The Present (1850 – Today) — Rapid Retreat

Since the end of the Little Ice Age, the glaciated area in the Alps has shrunk by half, down to about 2,250 km² (as of 2000). This retreat has sped up since the 1980s, with glaciers sometimes losing tens of meters in length each year. You can learn more about this in the GLAMOS project by ETH Zurich.

Thschierva Glacier: Photo by Jürg Kaufmann

Milanković Cycles vs. Solar Cycles

While solar cycles like the Schwabe cycle (11 years) or the Gleissberg cycle (70–100 years) show us short-term changes in the sun's intensity, Milanković cycles alter how the sun's energy is distributed geometrically over thousands of years.

Solar storm in May 2024: More about solar cycles

Solar cycles

They actually change the 'light bulb' itself – the sun's total power output varies over the 11-year Schwabe cycle.

- Schwabe Cycle: ~11 years

- Gleissberg Cycle: ~70–100 years

- Hallstatt Cycle: ~2,300 years

- Influence: Subtle, modulates regional climate patterns

*Metaphor: The brightness of the lamp changes slightly.*

Milanković Cycles

They change the 'distance and angle' to the light bulb – meaning the seasonal and geographical distribution of energy shifts dramatically.

- Precession: ~23,000 years

- Obliquity: ~41,000 years

- Eccentricity: ~100,000 & ~413,000 years

- Influence: Up to 25% variation in insolation at mid-latitudes

Metaphor: The lamp's position and tilt change fundamentally.

How They Work Together

Both systems are at play simultaneously, but they work on totally different timescales. Solar cycles tweak the climate over years to centuries, while Milanković cycles lay out the big picture over thousands to millions of years. The article we've already published on glaciers.today about solar cycles covers the short-term ups and downs – think of Milanković cycles as the long-term foundation underneath it all.

Where Are We Today?

Bernina Region with Pers Glacier from Piz Trovat. Photo Jürg Kaufmann

From a purely astronomical point of view, we've actually been in a long-term cooling trend for about 6,000 years. Summer sunlight in the Northern Hemisphere is slowly decreasing because the Earth's closest point to the sun (perihelion) has shifted from our summer to our winter. If nothing else were at play, the Alpine glaciers would be slowly but surely growing.

Astronomical Outlook

Parameter Trend
Obliquity Decreasing – Minimum in ~10,000 years
Eccentricity Decreasing – Orbit becoming more circular
Precession Perihelion continues to shift into the Northern winter
Next Ice Age Estimated in ~10,000 years

As a photographer who's been capturing Alpine glaciers for decades, I've noticed a rapid retreat that goes against the long-term astronomical trend. The Milanković cycles give us the big picture, reminding us that Earth's climate follows a cosmic rhythm that stretches far beyond human timescales.

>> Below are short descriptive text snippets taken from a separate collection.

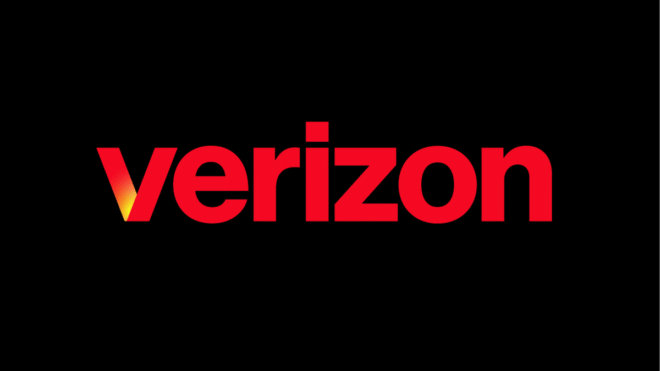Verizon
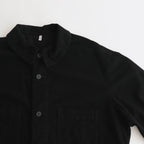 FCVAJK #Midnight [RB_FR0203JK]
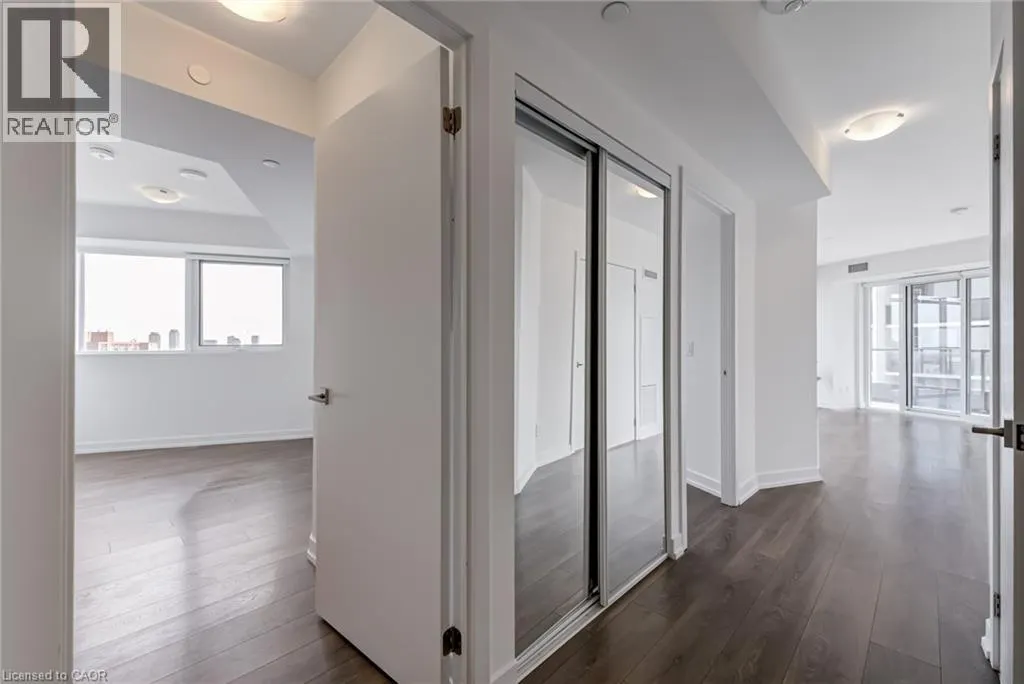 159 WELLESLEY Street Unit# 708, #708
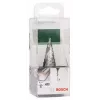 Žingsninis grąžtas Bosch 2609255115
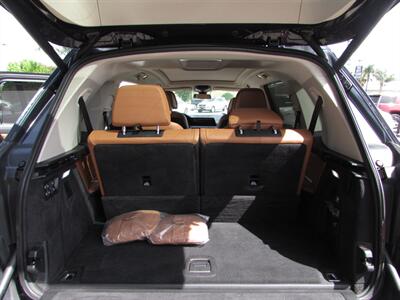 2020 BMW X7 xDrive40i   - Photo 36 - Dublin, CA 94568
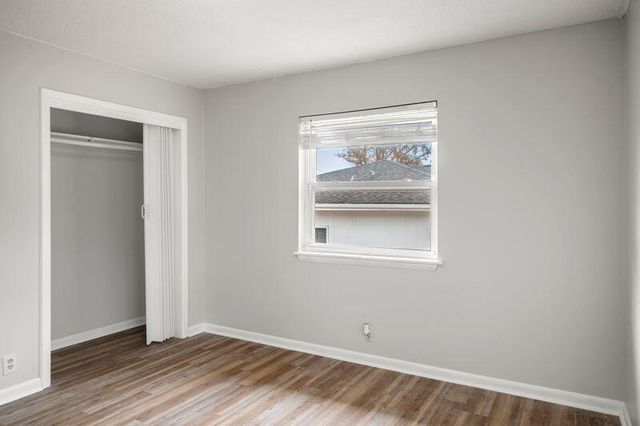 805 Eddings Street, Chattanooga, TN 37411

Understanding these cycles helps us put the current situation into perspective: astronomically speaking, glaciers should be slowly growing, so their shrinking instead definitely deserves our attention.

This article is part of the 'Insights' section on glaciers.today and provides factual information about natural climate factors. The scientific findings presented are based on peer-reviewed research.